#### Exercise task:
Reproduce the data below word for word, omitting the pictures.

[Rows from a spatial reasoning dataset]
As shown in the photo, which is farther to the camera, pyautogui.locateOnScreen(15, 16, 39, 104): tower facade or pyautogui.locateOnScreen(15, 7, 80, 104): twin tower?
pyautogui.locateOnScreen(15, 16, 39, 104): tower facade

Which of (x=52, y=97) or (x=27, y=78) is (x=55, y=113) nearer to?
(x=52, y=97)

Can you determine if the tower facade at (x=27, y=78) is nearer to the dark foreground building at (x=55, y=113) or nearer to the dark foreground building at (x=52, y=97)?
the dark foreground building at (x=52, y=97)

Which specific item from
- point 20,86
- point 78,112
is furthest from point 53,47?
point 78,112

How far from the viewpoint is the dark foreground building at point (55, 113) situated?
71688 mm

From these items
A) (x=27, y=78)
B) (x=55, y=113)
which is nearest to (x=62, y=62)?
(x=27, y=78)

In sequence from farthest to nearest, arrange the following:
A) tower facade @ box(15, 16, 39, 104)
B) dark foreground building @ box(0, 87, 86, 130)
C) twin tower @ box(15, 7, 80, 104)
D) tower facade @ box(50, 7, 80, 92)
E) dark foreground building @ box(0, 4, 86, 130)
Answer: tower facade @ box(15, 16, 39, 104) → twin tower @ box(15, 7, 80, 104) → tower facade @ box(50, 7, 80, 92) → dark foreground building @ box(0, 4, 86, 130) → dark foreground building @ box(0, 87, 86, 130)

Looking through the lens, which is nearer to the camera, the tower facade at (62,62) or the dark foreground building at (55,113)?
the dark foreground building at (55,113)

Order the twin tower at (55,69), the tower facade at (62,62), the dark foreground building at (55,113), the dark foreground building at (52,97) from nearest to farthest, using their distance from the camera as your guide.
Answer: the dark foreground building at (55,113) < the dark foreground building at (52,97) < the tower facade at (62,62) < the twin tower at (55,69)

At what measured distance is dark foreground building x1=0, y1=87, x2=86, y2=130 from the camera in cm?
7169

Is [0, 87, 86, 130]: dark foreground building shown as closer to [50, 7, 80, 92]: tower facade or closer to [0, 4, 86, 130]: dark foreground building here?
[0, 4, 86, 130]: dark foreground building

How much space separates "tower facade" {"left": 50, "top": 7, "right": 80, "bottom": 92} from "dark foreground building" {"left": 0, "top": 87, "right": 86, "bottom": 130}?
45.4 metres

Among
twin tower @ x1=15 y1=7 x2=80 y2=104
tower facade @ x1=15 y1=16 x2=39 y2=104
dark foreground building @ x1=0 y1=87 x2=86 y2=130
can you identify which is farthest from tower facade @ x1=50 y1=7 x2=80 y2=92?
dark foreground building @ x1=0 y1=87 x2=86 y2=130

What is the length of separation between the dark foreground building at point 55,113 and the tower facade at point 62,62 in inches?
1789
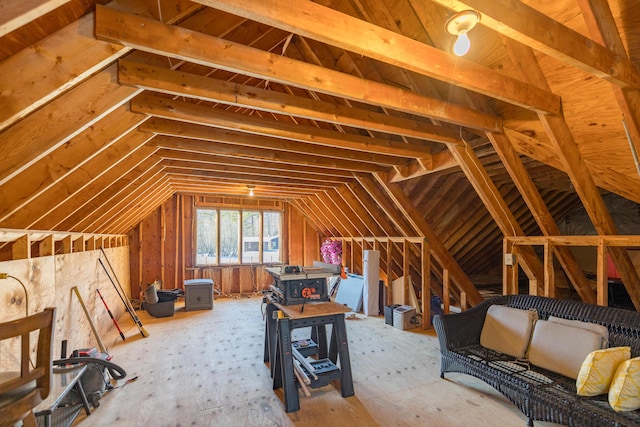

#### Correct answer:
As shown in the photo, which is farther to the camera, pyautogui.locateOnScreen(15, 16, 39, 104): tower facade or pyautogui.locateOnScreen(15, 7, 80, 104): twin tower?
pyautogui.locateOnScreen(15, 16, 39, 104): tower facade

Which of (x=52, y=97) or (x=27, y=78) is (x=55, y=113) nearer to?
(x=52, y=97)

Can you determine if the tower facade at (x=27, y=78) is nearer to the dark foreground building at (x=55, y=113) or nearer to the dark foreground building at (x=52, y=97)?
the dark foreground building at (x=52, y=97)

Which specific item from
- point 20,86
- point 78,112
is furthest from point 53,47?
point 78,112

How far from the viewpoint is the dark foreground building at point (55, 113) situated?
71688 mm

From these items
A) (x=27, y=78)
B) (x=55, y=113)
which is nearest to (x=62, y=62)?
(x=27, y=78)

In sequence from farthest to nearest, arrange the following:
A) tower facade @ box(15, 16, 39, 104)
B) dark foreground building @ box(0, 87, 86, 130)
C) twin tower @ box(15, 7, 80, 104)
D) tower facade @ box(50, 7, 80, 92)
E) dark foreground building @ box(0, 4, 86, 130)
Answer: tower facade @ box(15, 16, 39, 104) → twin tower @ box(15, 7, 80, 104) → tower facade @ box(50, 7, 80, 92) → dark foreground building @ box(0, 4, 86, 130) → dark foreground building @ box(0, 87, 86, 130)

Looking through the lens, which is nearer to the camera, the tower facade at (62,62) or the dark foreground building at (55,113)?
the dark foreground building at (55,113)

Order the twin tower at (55,69), the tower facade at (62,62), the dark foreground building at (55,113), the dark foreground building at (52,97) from nearest to farthest, using their distance from the camera as your guide.
Answer: the dark foreground building at (55,113) < the dark foreground building at (52,97) < the tower facade at (62,62) < the twin tower at (55,69)

At what measured distance is dark foreground building x1=0, y1=87, x2=86, y2=130 from the camera in cm?
7169

Is [0, 87, 86, 130]: dark foreground building shown as closer to [50, 7, 80, 92]: tower facade or closer to [0, 4, 86, 130]: dark foreground building here?
[0, 4, 86, 130]: dark foreground building

How much space separates "tower facade" {"left": 50, "top": 7, "right": 80, "bottom": 92} from "dark foreground building" {"left": 0, "top": 87, "right": 86, "bottom": 130}?
45.4 metres

Among
twin tower @ x1=15 y1=7 x2=80 y2=104
tower facade @ x1=15 y1=16 x2=39 y2=104
dark foreground building @ x1=0 y1=87 x2=86 y2=130
can you identify which is farthest from tower facade @ x1=50 y1=7 x2=80 y2=92?
dark foreground building @ x1=0 y1=87 x2=86 y2=130

What is the length of separation between the dark foreground building at point 55,113 and the tower facade at point 62,62 in inches?
1789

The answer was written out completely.